Immediately, as our customers saw the new look of our gift items the
creative ones asked, “What is that stuff, how do you use it and where can
I get it.”
Of course, I saw the opportunity to make more money which would pay for
the Fimo we used in our production and bring our volume up.
We became a major distributor of Fimo.
Here is a link to a very old hand drawn catalog of finished product we
did. I also wrote some commentary on each page. Its kind of fun to look
at and read.
Marie still did art pieces and we would bring them to the shows, but the
production and wholesale were the ornaments, magnets, figurines and
jewelry. The cute stuff out sold the art 50 to 1.

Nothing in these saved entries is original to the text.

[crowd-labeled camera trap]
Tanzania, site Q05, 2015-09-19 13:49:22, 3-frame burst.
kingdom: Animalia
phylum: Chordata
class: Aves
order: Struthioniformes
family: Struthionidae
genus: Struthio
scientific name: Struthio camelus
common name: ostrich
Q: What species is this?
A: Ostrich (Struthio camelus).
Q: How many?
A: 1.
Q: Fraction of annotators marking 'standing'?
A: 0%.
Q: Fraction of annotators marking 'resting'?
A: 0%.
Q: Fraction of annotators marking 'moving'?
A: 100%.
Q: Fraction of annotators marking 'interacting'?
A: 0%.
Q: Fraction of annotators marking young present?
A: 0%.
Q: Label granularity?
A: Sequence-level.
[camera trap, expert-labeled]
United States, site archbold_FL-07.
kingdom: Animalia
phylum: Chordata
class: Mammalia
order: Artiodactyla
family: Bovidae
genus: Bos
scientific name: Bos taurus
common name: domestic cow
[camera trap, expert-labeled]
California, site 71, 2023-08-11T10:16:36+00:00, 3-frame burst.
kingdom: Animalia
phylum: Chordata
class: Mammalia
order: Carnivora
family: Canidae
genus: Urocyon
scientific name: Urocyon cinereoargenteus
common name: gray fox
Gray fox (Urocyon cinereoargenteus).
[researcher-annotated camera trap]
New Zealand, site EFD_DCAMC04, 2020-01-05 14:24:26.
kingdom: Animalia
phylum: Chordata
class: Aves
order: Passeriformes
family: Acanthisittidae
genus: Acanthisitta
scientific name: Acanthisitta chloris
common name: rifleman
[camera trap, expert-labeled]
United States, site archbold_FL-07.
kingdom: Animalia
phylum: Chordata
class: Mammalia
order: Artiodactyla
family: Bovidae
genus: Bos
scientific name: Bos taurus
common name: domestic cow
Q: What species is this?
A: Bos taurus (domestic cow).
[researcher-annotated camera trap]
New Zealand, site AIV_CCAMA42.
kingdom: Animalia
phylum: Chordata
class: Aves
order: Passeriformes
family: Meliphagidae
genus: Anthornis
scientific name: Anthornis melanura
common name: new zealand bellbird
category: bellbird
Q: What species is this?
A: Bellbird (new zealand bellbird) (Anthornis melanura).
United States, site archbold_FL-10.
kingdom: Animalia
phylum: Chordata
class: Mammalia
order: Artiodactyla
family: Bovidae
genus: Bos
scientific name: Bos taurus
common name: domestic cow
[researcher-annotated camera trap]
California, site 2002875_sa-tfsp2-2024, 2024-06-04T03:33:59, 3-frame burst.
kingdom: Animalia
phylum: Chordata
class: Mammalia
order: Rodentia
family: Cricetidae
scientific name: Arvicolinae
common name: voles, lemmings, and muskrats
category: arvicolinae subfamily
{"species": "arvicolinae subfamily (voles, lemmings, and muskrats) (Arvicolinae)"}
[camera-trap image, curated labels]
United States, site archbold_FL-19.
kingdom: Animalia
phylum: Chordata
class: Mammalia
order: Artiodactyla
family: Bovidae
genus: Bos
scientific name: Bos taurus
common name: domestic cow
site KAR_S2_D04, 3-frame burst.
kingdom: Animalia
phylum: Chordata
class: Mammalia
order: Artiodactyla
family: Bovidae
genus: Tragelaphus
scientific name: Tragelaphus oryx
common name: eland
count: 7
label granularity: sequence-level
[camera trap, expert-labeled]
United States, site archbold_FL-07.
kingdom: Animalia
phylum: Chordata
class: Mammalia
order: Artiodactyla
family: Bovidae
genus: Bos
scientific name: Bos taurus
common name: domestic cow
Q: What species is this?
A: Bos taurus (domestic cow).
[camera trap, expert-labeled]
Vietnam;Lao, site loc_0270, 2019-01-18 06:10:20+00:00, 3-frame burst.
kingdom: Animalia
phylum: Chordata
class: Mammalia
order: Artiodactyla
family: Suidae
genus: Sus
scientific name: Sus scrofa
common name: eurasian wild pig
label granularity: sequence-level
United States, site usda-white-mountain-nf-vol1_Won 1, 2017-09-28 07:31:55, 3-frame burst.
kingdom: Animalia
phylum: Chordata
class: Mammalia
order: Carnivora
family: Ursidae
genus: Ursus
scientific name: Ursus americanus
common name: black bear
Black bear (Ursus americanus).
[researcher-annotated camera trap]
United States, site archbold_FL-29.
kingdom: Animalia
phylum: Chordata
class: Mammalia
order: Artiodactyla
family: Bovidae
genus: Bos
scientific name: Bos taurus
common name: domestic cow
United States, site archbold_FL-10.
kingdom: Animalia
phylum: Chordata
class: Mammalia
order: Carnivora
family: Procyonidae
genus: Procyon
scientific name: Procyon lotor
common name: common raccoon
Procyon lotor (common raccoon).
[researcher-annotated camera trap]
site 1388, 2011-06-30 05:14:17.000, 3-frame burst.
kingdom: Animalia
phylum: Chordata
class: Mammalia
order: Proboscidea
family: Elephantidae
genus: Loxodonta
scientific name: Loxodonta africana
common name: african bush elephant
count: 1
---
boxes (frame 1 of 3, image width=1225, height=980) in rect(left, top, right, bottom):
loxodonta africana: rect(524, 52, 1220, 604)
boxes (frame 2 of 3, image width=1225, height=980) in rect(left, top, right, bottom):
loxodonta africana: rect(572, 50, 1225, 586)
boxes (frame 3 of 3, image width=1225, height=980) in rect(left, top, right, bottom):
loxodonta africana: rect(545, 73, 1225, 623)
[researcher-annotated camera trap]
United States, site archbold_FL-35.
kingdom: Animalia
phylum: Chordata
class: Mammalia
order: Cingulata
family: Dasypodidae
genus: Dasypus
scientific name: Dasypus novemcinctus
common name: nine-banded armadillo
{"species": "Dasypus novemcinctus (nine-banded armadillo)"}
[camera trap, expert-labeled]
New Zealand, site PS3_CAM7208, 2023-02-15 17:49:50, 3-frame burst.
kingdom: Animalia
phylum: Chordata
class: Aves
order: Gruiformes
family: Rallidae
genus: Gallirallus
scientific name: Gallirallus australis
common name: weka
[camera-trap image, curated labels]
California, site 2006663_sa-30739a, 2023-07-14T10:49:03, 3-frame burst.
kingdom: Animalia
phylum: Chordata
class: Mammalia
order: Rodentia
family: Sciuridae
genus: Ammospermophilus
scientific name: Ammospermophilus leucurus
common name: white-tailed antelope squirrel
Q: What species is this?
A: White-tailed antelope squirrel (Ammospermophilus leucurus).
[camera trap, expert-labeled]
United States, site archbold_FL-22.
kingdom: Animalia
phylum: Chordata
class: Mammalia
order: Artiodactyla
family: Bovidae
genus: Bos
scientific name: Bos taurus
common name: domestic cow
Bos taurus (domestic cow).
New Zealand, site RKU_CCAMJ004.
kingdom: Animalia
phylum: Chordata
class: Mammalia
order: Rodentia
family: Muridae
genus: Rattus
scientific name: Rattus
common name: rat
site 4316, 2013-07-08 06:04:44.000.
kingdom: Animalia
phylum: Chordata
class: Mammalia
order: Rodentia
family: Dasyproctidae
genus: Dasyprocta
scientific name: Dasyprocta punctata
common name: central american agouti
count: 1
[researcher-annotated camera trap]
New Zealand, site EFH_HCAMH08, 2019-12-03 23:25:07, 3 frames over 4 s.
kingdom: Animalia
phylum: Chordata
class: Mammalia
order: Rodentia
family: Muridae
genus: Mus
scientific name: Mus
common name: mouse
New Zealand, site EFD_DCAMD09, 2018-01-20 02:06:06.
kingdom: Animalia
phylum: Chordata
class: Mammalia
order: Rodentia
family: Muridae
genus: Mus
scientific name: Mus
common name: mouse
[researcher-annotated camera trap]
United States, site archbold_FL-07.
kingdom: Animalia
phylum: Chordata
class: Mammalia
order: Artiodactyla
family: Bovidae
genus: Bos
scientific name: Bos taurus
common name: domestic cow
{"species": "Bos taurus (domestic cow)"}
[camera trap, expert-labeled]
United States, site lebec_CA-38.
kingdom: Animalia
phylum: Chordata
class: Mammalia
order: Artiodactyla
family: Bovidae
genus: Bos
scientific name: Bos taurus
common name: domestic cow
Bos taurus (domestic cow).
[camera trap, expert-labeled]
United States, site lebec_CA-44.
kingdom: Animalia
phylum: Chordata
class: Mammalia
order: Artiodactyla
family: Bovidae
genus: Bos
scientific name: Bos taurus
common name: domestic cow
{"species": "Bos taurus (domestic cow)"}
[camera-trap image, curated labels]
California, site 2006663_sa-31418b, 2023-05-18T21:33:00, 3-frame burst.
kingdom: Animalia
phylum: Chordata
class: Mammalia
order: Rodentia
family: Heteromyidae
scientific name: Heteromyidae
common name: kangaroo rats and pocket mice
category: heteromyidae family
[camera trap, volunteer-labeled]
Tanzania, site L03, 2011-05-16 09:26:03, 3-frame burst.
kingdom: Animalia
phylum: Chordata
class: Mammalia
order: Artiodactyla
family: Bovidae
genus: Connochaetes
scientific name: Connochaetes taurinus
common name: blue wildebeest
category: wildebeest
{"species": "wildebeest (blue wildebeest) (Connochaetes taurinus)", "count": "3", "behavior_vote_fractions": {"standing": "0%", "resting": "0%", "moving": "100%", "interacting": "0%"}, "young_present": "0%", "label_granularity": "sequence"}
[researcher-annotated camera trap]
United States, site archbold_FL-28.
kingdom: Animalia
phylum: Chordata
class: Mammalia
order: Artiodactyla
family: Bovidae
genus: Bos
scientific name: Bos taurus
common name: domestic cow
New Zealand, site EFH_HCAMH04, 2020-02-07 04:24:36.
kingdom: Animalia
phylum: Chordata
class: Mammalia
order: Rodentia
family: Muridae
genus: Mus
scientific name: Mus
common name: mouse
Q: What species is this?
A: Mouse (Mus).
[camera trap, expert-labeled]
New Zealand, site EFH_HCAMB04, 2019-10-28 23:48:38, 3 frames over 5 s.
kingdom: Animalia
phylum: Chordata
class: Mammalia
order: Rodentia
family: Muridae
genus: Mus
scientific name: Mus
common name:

There was virtually no help anywhere about using the clay. I wrote EFA
in 1984 and asked many questions. I did all the mixing by hand of course. They suggested a pasta machine. They told me to try it and let them know if it worked. I was very glad to figure this out.
In 1986 Lois Tonyan, another artist, told me about using a food processor to grind the
clay up. Yet another one of our customers at that time suggested we use the
caulking gun with the Kemper clay gun to extrude pieces.
No one at the time was using Fimo in the volume we were. We learned a
tremendous amount about the clay, as I am sure you can imagine.
Nothing teaches a medium as well as mass production. We encountered many
things that the “series” or “one of a kind” artist would never see.
We always passed on any information we learned.
The word of mouth got many people in contact with us. We also searched
for people who were using bread dough and helped them convert over to
Fimo. People who took classes from Marie would tell their friends….
then friends of friends of friends and so on.
Not only did we do street shows, we did wholesale trade shows too. We
sold finished gift items, clay and tools.
It would be hard for me to tell you the name of every person who was involved
with us along the “polymer clay” brick road. If they were doing polymer
clay in the 1980’s, they surely had contact with us.
There was a large group of artists in the 80’s. Most never became
famous. They all shared with us and we shared what we learned. Have a
problem? Call us. We were there to help. The more we helped the more
they could make and the more clay they would use.”